Why You Should Be Air Drying Your Steak Every Time

At first glance, the price of a dry-aged steak at a steakhouse seems outrageous, but after one bite, even before that — once you see it — you know it's worth eating cereal for the rest of the week. 

Like our skin during the harsh winter, dry-aged beef is exposed to cool air for weeks, dehydrating the meat's surface. Water is pulled from the muscle to the surface where the circulating dry air evaporates it. When those proteins are cooked at high temperatures, the meat's air-dried exterior caramelizes quickly, adding depth and "beefiness" to the flavor. 

Since the dry-aging process demands that butchers dedicate space and a lot of time to air-dry the meat, you can expect to pay twice as much for an aged versus a fresh steak at the supermarket or a restaurant. However, steakhouse-caliber results can be achieved at home without taking out a loan. 

With some patience, planning, and guidance, you can prepare tender, juicier steaks on your grill or stovetop by air-drying them yourself. The process eliminates overcooked, gray steaks — and allows you to prepare meat to any desired doneness, even a perfect medium-rare, all while guaranteeing a delicious crust.

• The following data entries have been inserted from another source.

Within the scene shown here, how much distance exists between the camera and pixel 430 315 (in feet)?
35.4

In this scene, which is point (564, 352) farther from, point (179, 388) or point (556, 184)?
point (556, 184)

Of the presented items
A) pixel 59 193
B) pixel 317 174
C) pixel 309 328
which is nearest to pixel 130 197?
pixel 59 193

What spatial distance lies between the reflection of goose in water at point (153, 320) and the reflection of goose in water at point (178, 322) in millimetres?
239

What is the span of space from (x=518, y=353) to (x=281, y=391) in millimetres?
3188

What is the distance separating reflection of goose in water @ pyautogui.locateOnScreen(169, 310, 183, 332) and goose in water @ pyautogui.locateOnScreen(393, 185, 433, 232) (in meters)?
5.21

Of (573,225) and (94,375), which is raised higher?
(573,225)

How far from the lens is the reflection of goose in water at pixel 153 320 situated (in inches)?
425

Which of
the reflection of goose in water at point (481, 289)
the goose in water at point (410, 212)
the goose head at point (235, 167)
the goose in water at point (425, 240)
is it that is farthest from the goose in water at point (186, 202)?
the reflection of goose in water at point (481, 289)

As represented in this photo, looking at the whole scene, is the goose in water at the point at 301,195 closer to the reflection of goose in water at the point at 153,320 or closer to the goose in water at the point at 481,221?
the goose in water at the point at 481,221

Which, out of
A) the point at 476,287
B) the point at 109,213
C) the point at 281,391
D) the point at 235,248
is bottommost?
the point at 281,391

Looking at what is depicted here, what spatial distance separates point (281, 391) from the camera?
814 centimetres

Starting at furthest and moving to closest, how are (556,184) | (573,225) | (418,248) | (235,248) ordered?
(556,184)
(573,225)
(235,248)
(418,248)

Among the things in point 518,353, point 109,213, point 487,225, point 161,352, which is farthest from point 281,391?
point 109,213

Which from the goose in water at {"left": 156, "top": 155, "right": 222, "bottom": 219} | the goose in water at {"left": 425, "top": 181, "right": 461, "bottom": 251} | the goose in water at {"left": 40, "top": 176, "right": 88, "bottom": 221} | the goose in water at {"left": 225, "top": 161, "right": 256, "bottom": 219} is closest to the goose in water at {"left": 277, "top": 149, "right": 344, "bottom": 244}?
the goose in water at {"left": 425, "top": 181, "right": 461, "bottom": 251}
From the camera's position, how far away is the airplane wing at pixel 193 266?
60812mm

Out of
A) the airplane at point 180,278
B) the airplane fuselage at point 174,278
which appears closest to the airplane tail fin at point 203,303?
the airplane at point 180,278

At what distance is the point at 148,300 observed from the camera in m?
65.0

How to air-dry steak at home

When steaks are brought home from the butcher, they are tightly wrapped in paper or plastic, trapping in moisture. Cooking 'wet' meat steams the protein, turning it an unappealing gray color and preventing the Maillard reaction. Dedicating at least four hours to air-drying the steak in the fridge's cool, dry environment dramatically improves the steak's texture and taste, so plan ahead.

Begin by patting the steak with paper towels to remove excess moisture and generously season it with kosher salt. Since most kitchen refrigerators don't have meat hooks like a butcher shop, place the steak on a wire rack to enable air to circulate freely. If you prepare several steaks, space them apart to prevent the sides from touching.

Place the rack (a baking cooling rack works well) on a rimmed sheet pan to catch drippings, and refrigerate the meat uncovered until the surface is dry. The United States Department of Agriculture recommends cooking raw steaks, chops, or roasts within five days of bringing them home, so work within that timeframe.  

Ideally, dedicate a separate fridge to air-drying since the uncovered meat can absorb surrounding odors, and opening the door repeatedly can lead to contamination. If that's impossible, store the steak on the refrigerator's bottom shelf away from ready-to-eat food like produce or leftovers to minimize cross-contamination.

Cooking air-dried steaks and other proteins

Any protein (chicken, turkey, duck, pork, fish, and lamb) can be air-dried to create a crust without fear of overcooking the meat. The protein can be bone-in or boneless, skin-on or skinless, one chop, or an entire roast. Since meat caramelizes quickly after it's been air-dried, any cooking method (grilling, roasting, stovetop) will deliver a golden brown crust.  

Air-drying is especially beneficial if the meat has been wet-brined or marinated. Although these techniques can infuse the meat with flavor and make it more tender, the benefits often come at the price of a golden crust. Allowing the meat to air-dry in the fridge for a few hours means having a moist Thanksgiving turkey and crispy skin. Win, win!

This technique is also ideal for hosting, allowing you to do the bulk of the cooking before your guests arrive. Sear the air-dried steaks over high heat earlier in the day, leaving the inside raw. Just before serving, pop the partially cooked meat into the oven and cook the interior to your desired doneness for the perfect steak without making a mess. 

Although seasoning the air-drying steaks with salt isn't essential, it will help dehydrate the exterior and flavor the meat. Avoid placing oil on the steak during this stage. It can be added before cooking; otherwise, it will prohibit the steak's moisture from evaporating.